Incrível invenção humana

Dentre as infinidades de invenções da raça humana está a contagem do tempo, que é a forma de registrar o movimento de translação da Terra em torno do Sol e de rotação sobre seu próprio eixo. Viajando a 50.000 quilômetros por hora, nosso planeta leva 365 dias para concluir sua órbita em torno do astro-rei e 24 horas para completar seu giro sobre si mesmo, deixando muita gente preocupada em não perder a hora diariamente. Dessa maneira, inventamos um jeito engenhoso de fracionar o tempo conforme nossas conveniências. Como somos regidos por convenções preestabelecidas, estamos sempre à procura de pretextos para justificar os diferentes acontecimentos. A passagem de ano é um típico exemplo disso. Tratamos do assunto como se realmente uma nova era estivesse prestes a dar um novo rumo em nossas vidas. Somos contemplados com mensagens desejando um “venturoso ano novo” ou “que todos seus sonhos sejam realizados”. É a época em que as pessoas se mostram mais tolerantes e carregam no semblante uma alegria incomum, como se algo de bom realmente estivesse para acontecer com a mudança do calendário.

Passada a euforia da virada de ano que incluíram abraços efusivos, desejos de bem-aventurança até para desconhecidos, fogos de artifício, mesa farta, alguns espumantes de qualidade duvidosa e muita caloria acumulada, a realidade finalmente bate à nossa porta. O dia seguinte que determina o começo de uma nova época nada tem de diferente. A rotina é a mesma de sempre. Com o agravante que por conta das festas de fim de ano, as dívidas se acumulam. É tempo de apertar os cintos, pois os tributos a que estamos sujeitos estarão batendo à nossa porta sem cerimônia alguma. IPVA, IPTU, matrícula, mensalidade do colégio e da faculdade, do transporte escolar e outros nos aguardam de braços abertos. Sem esquecer o carnê (ainda) volumoso do financiamento do carro, as parcelas dos (vários e desnecessários) cartões de crédito, as contas atrasadas no mercado, na farmácia, no posto de combustível. Tudo isso contabilizado com a viagem ao litoral e outras programações familiares de última hora. Então, onde estão as mudanças que idealizamos no limiar de uma nova era?

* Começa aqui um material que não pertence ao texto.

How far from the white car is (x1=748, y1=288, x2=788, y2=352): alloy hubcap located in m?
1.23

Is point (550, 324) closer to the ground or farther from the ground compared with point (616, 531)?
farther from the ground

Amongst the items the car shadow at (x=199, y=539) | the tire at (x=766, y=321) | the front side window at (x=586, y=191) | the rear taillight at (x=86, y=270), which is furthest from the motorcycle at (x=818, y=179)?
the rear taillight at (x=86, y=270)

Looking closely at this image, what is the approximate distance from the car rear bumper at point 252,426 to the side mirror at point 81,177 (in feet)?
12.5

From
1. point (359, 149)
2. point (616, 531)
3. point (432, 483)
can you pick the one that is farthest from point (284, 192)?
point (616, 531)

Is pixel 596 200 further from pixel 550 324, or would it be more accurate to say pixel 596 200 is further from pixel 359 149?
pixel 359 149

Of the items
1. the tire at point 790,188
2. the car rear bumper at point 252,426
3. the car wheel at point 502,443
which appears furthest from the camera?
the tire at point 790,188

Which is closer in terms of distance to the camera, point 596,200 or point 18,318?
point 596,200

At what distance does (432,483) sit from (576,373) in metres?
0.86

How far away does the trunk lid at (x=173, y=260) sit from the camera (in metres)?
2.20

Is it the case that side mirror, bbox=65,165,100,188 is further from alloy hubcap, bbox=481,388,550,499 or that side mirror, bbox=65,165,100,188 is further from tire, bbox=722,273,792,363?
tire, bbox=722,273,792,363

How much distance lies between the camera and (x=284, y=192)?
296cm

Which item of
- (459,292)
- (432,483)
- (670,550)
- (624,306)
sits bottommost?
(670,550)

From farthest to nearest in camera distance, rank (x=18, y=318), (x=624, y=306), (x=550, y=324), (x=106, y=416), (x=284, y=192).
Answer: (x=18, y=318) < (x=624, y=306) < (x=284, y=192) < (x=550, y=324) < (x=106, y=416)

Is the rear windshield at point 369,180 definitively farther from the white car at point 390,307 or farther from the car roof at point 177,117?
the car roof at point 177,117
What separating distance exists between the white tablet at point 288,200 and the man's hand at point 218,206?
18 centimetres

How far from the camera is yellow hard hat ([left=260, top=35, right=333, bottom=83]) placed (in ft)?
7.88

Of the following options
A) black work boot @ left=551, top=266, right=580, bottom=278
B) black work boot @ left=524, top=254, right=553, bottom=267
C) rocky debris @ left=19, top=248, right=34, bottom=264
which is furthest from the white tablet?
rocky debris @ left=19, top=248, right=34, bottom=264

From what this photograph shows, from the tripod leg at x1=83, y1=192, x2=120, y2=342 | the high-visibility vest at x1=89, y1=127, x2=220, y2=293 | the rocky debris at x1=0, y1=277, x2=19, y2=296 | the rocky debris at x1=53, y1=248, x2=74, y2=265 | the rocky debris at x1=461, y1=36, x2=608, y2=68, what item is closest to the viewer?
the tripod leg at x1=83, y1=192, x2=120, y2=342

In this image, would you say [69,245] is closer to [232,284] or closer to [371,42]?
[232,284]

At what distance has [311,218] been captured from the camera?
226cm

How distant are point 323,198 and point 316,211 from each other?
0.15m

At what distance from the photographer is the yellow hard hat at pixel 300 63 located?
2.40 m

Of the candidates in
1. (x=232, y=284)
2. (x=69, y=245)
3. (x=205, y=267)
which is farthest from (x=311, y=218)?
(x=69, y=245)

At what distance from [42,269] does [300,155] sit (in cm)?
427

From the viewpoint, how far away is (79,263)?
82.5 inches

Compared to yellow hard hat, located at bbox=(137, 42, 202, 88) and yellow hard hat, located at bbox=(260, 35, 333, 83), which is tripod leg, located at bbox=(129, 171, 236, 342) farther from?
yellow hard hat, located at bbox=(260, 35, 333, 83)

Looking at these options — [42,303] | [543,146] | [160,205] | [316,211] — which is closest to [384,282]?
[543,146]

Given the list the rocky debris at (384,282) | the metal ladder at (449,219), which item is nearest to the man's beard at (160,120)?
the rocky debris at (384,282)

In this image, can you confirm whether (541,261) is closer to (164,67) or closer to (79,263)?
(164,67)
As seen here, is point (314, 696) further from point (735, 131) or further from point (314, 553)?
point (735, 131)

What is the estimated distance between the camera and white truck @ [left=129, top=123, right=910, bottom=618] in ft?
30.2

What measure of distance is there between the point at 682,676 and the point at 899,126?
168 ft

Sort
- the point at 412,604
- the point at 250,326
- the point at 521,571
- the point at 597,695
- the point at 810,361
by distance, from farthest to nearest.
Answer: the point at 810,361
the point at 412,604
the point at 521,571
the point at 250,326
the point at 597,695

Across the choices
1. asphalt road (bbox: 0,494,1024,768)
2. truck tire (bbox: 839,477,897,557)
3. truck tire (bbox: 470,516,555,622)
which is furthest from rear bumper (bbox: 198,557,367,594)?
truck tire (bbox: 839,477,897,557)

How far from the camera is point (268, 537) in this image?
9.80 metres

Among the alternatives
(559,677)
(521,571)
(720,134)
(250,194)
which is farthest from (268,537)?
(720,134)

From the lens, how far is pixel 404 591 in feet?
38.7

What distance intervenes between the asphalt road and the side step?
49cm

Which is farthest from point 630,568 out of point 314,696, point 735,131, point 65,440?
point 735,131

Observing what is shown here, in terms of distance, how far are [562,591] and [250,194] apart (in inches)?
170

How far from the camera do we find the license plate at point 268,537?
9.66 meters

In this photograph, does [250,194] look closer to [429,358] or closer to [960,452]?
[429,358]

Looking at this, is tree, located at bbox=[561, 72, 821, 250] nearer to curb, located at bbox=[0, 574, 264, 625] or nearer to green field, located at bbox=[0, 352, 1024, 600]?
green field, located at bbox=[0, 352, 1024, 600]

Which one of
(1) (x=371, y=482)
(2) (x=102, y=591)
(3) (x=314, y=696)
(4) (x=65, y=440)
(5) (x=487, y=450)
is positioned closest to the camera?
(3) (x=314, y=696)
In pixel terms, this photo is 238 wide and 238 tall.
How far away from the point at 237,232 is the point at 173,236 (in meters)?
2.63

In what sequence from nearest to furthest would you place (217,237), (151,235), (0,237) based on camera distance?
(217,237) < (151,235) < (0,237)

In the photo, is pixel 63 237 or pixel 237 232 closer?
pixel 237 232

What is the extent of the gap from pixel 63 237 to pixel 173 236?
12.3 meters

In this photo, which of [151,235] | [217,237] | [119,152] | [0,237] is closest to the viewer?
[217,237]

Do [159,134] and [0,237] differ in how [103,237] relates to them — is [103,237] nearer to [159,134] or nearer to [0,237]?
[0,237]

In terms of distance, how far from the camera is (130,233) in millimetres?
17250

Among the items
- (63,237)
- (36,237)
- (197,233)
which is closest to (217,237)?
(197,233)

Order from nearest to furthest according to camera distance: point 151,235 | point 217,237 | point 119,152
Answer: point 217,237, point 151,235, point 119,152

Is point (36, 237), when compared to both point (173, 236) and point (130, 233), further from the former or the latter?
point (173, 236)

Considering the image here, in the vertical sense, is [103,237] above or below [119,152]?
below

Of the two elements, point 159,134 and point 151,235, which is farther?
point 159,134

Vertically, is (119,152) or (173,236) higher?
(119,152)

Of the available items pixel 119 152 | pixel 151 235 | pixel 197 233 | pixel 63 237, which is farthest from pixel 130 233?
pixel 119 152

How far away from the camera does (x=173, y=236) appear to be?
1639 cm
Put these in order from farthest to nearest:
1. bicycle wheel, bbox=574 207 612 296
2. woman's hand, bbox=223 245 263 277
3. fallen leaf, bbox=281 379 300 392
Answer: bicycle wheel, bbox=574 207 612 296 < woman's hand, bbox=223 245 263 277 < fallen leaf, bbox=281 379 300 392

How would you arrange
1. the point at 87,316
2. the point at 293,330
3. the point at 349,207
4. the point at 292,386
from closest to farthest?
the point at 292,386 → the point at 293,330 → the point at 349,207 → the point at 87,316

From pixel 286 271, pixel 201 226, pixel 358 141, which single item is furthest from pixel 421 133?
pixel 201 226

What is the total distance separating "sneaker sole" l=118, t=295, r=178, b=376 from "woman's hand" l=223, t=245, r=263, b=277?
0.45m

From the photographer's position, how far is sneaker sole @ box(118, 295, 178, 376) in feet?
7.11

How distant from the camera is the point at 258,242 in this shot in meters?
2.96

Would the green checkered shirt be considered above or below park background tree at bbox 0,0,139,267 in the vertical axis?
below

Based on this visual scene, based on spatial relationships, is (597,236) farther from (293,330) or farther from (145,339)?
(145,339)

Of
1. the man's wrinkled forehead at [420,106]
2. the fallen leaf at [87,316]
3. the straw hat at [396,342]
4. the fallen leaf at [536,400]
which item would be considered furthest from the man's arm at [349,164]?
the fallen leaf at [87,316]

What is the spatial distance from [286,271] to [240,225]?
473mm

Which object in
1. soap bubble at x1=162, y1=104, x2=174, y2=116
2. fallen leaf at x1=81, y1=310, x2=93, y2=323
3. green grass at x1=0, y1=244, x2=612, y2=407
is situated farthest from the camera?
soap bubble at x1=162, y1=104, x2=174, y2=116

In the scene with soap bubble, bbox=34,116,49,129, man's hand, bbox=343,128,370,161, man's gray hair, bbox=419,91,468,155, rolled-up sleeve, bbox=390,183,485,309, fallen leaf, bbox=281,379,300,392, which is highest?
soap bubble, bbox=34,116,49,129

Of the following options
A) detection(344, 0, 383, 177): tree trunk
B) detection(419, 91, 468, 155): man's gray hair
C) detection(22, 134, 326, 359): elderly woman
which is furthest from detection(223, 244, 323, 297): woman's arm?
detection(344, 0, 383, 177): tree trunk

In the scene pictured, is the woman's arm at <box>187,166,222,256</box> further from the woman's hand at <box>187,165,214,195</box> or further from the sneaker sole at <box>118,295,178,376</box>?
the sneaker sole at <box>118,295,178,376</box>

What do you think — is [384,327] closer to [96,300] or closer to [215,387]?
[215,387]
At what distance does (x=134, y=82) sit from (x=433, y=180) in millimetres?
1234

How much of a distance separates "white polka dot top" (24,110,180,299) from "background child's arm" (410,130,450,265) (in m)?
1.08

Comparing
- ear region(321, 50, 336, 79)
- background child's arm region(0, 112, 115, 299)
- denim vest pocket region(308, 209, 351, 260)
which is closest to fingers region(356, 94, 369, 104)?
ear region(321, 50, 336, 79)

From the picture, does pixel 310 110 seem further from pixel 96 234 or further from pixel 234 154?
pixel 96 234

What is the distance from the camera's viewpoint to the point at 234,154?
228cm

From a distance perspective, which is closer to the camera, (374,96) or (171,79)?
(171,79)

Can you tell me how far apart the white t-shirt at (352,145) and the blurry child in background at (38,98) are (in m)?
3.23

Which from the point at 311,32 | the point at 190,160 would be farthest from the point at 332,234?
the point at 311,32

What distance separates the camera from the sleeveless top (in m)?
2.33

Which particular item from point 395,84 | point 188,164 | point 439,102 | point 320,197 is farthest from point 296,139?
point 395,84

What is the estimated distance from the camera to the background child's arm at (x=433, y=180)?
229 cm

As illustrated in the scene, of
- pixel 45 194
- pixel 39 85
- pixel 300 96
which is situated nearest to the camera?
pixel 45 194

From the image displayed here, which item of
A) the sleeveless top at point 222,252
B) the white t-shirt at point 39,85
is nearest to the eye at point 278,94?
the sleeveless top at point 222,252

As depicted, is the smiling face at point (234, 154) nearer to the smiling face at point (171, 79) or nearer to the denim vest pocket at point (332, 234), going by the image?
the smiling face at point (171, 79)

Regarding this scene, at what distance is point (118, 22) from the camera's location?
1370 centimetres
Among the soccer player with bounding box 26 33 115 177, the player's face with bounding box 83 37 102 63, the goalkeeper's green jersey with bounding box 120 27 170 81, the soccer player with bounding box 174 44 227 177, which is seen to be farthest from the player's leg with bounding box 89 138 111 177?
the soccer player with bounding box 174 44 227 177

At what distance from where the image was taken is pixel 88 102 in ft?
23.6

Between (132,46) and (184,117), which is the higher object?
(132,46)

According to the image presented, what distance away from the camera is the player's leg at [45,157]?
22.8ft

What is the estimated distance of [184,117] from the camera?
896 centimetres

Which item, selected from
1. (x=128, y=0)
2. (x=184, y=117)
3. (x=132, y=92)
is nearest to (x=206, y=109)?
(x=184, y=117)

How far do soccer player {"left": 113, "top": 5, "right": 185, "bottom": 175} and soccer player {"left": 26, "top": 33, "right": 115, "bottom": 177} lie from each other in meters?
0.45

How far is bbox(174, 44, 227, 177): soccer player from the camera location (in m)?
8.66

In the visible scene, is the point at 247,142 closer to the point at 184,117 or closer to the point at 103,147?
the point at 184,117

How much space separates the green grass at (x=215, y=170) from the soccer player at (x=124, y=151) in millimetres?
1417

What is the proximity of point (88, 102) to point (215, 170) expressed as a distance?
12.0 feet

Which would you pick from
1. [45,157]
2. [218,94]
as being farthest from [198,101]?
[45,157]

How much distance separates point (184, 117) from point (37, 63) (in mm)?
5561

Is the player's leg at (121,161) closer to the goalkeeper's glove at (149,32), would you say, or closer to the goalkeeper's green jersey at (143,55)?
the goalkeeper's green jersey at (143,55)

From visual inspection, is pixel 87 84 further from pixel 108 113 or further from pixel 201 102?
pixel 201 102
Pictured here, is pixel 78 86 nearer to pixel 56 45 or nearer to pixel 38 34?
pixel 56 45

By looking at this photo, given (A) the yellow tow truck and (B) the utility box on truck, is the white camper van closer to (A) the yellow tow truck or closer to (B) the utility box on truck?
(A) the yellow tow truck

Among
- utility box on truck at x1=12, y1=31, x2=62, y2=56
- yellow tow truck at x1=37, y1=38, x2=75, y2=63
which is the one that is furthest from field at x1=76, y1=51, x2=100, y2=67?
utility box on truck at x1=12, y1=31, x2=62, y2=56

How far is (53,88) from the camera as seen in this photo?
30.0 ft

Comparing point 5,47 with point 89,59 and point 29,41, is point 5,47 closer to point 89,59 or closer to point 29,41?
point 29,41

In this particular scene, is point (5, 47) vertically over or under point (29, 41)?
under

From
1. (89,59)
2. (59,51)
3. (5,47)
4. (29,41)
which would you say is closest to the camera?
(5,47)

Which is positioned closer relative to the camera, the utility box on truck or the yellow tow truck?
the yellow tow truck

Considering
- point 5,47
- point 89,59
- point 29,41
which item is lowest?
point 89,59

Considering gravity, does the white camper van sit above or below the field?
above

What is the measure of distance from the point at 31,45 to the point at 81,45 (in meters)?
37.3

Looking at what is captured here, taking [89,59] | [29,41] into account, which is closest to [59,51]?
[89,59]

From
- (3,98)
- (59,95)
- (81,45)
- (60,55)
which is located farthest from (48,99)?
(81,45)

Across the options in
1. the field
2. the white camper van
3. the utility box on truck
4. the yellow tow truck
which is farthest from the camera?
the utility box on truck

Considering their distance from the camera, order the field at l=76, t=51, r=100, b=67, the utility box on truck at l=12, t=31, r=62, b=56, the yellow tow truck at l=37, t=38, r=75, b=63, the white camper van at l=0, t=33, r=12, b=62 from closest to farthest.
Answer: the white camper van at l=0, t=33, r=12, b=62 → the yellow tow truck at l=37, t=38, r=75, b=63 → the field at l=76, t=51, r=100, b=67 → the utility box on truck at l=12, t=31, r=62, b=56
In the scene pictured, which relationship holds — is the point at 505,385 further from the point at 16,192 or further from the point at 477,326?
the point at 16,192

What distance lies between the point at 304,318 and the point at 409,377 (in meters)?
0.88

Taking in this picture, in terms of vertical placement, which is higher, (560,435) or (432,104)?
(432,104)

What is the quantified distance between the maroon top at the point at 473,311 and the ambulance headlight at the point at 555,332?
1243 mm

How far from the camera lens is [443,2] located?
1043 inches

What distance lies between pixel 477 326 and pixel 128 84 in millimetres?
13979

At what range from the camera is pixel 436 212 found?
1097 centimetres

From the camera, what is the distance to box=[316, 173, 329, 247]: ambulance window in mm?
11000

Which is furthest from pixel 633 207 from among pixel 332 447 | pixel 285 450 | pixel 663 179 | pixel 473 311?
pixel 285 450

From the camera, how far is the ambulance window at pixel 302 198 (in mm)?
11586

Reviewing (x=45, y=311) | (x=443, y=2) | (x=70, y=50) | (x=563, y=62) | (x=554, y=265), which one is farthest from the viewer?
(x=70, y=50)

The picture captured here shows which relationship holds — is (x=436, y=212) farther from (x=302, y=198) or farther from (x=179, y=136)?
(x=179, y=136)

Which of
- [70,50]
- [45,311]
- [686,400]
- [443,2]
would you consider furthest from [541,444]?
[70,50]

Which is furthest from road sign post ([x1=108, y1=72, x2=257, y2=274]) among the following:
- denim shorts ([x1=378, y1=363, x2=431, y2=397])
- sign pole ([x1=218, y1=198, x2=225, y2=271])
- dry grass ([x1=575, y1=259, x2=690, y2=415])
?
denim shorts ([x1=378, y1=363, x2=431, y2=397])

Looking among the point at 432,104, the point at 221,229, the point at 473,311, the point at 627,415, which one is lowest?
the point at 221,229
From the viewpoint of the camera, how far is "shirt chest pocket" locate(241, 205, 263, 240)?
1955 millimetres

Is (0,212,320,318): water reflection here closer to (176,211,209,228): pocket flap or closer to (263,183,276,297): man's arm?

Esperar e desejar só coisas boas para o próximo ano é uma tremenda enganação, proposital e deliberada. A realidade é bem diferente e se não houver determinação, atitudes e posicionamentos firmes, as coisas continuarão como antes. É como aquele amigo inconveniente, apreciador inveterado das iguarias etílicas, que jura de pés juntos abandonar de vez a bebida no próximo ano. Ou a vizinha vaidosa que com dificuldades para se manter no manequim desejado, garante entrar em forma na era vindoura. Ou ainda o parente folgado que vive pedindo dinheiro emprestado (sabe-se lá quando finalmente resolver procurar trabalho), devolverá tudo com juros. Nesses casos específicos está presente o tempo, fator preponderante para determinar o desenrolar dos acontecimentos.

A mais implacável das invenções prova a todo instante que estabelece sem compaixão o rumo de nossa vida. Que o digam os calouros atrasados, que perderam as provas do vestibular por míseros segundos, ou o persistente apostador da loteria que deixou de registrar em tempo hábil sua cartela e viu o prêmio perseguido por décadas escapar-lhe das mãos por minutos. Como não podemos nos livrar do tempo, o melhor a fazer é conciliar nossos compromissos com os ponteiros do relógio. Porque daqui a pouco chega o Carnaval, a Páscoa, o Dia das mães, o Dia das Crianças, Finados, Proclamação da República, Natal e finalmente, mais uma mudança no calendário. E as coisas recomeçam novamente, com cartões de crédito, e-mails, mensagens de todo tipo, contas a vencer e os mesmos problemas de sempre. Decididamente, somos eternos reféns dessa incrível invenção humana.